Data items
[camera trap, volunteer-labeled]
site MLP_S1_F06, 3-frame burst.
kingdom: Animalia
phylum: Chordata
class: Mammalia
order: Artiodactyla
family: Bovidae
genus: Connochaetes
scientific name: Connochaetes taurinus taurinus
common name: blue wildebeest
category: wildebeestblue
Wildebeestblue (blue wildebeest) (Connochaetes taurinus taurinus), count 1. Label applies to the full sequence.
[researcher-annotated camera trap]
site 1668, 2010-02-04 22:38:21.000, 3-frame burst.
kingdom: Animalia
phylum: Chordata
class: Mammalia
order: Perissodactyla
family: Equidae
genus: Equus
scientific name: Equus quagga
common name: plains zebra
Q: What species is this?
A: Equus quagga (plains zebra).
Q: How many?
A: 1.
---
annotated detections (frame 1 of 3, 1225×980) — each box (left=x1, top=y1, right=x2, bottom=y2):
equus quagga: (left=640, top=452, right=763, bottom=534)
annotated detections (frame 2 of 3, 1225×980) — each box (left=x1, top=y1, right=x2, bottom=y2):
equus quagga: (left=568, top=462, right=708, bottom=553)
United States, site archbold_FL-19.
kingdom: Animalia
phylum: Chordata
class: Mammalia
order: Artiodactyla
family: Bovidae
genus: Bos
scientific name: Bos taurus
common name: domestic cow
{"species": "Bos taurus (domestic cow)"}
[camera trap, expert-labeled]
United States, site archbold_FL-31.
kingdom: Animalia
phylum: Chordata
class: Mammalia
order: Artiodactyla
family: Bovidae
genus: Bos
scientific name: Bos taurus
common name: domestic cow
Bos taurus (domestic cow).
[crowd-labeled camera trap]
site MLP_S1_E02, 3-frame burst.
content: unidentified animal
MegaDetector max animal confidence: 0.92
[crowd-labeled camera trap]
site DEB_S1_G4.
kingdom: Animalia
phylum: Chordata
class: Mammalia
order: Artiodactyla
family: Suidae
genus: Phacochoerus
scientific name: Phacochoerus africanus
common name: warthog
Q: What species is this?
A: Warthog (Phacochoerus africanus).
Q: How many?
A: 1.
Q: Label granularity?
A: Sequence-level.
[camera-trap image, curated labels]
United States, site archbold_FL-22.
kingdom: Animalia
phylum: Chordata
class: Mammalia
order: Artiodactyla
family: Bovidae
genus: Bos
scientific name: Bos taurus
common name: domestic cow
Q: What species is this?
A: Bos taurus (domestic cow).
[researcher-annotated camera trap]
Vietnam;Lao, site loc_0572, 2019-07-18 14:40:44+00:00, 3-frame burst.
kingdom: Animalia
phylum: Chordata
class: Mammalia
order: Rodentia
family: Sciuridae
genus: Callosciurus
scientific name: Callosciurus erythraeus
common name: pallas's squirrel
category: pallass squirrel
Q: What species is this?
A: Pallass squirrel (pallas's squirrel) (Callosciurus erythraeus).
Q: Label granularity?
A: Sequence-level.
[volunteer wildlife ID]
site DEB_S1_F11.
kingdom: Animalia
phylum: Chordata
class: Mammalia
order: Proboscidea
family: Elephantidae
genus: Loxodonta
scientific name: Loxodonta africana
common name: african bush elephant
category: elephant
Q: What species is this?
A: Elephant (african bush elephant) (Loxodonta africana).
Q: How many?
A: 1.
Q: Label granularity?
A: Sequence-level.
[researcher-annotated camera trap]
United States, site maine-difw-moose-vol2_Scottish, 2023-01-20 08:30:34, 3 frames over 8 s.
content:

> **Task statement**
Returned text must match every record word for word.

> **Exercise answer**
[camera trap, volunteer-labeled]
site MLP_S1_F06, 3-frame burst.
kingdom: Animalia
phylum: Chordata
class: Mammalia
order: Artiodactyla
family: Bovidae
genus: Connochaetes
scientific name: Connochaetes taurinus taurinus
common name: blue wildebeest
category: wildebeestblue
Wildebeestblue (blue wildebeest) (Connochaetes taurinus taurinus), count 1. Label applies to the full sequence.
[researcher-annotated camera trap]
site 1668, 2010-02-04 22:38:21.000, 3-frame burst.
kingdom: Animalia
phylum: Chordata
class: Mammalia
order: Perissodactyla
family: Equidae
genus: Equus
scientific name: Equus quagga
common name: plains zebra
Q: What species is this?
A: Equus quagga (plains zebra).
Q: How many?
A: 1.
---
annotated detections (frame 1 of 3, 1225×980) — each box (left=x1, top=y1, right=x2, bottom=y2):
equus quagga: (left=640, top=452, right=763, bottom=534)
annotated detections (frame 2 of 3, 1225×980) — each box (left=x1, top=y1, right=x2, bottom=y2):
equus quagga: (left=568, top=462, right=708, bottom=553)
United States, site archbold_FL-19.
kingdom: Animalia
phylum: Chordata
class: Mammalia
order: Artiodactyla
family: Bovidae
genus: Bos
scientific name: Bos taurus
common name: domestic cow
{"species": "Bos taurus (domestic cow)"}
[camera trap, expert-labeled]
United States, site archbold_FL-31.
kingdom: Animalia
phylum: Chordata
class: Mammalia
order: Artiodactyla
family: Bovidae
genus: Bos
scientific name: Bos taurus
common name: domestic cow
Bos taurus (domestic cow).
[crowd-labeled camera trap]
site MLP_S1_E02, 3-frame burst.
content: unidentified animal
MegaDetector max animal confidence: 0.92
[crowd-labeled camera trap]
site DEB_S1_G4.
kingdom: Animalia
phylum: Chordata
class: Mammalia
order: Artiodactyla
family: Suidae
genus: Phacochoerus
scientific name: Phacochoerus africanus
common name: warthog
Q: What species is this?
A: Warthog (Phacochoerus africanus).
Q: How many?
A: 1.
Q: Label granularity?
A: Sequence-level.
[camera-trap image, curated labels]
United States, site archbold_FL-22.
kingdom: Animalia
phylum: Chordata
class: Mammalia
order: Artiodactyla
family: Bovidae
genus: Bos
scientific name: Bos taurus
common name: domestic cow
Q: What species is this?
A: Bos taurus (domestic cow).
[researcher-annotated camera trap]
Vietnam;Lao, site loc_0572, 2019-07-18 14:40:44+00:00, 3-frame burst.
kingdom: Animalia
phylum: Chordata
class: Mammalia
order: Rodentia
family: Sciuridae
genus: Callosciurus
scientific name: Callosciurus erythraeus
common name: pallas's squirrel
category: pallass squirrel
Q: What species is this?
A: Pallass squirrel (pallas's squirrel) (Callosciurus erythraeus).
Q: Label granularity?
A: Sequence-level.
[volunteer wildlife ID]
site DEB_S1_F11.
kingdom: Animalia
phylum: Chordata
class: Mammalia
order: Proboscidea
family: Elephantidae
genus: Loxodonta
scientific name: Loxodonta africana
common name: african bush elephant
category: elephant
Q: What species is this?
A: Elephant (african bush elephant) (Loxodonta africana).
Q: How many?
A: 1.
Q: Label granularity?
A: Sequence-level.
[researcher-annotated camera trap]
United States, site maine-difw-moose-vol2_Scottish, 2023-01-20 08:30:34, 3 frames over 8 s.
content:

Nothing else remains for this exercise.